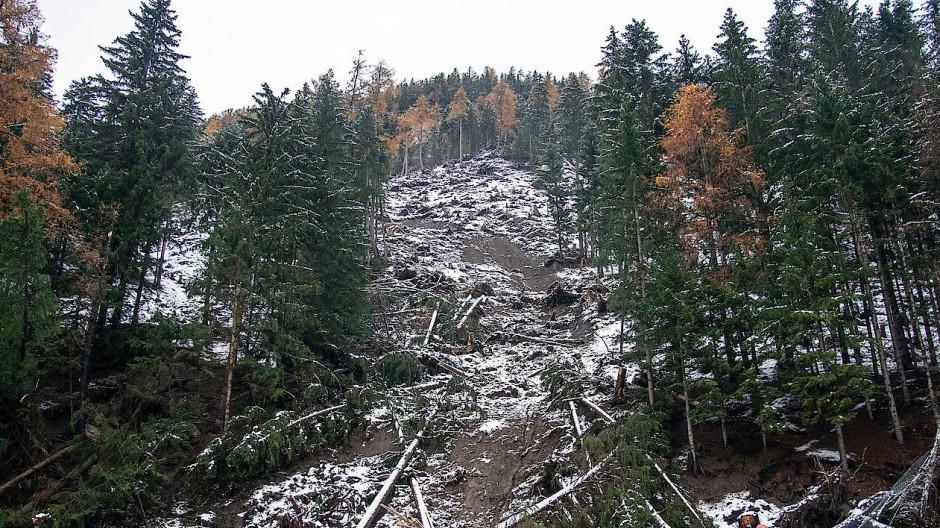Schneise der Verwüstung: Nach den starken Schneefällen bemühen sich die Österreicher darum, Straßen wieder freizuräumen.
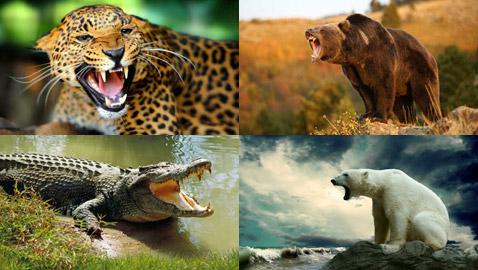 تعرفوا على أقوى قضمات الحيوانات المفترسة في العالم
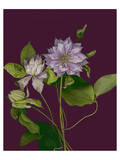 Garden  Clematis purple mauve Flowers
++++++++++++++++++++
WHAT THE EXERCISE ASKS — From the line containing "تعرفوا على أقوى" down to the last line of the data, print every line exactly and nothing else. Pictures stay out of the copy.

OUTPUT FOR THIS TASK —
 تعرفوا على أقوى قضمات الحيوانات المفترسة في العالم
 Garden  Clematis purple mauve Flowers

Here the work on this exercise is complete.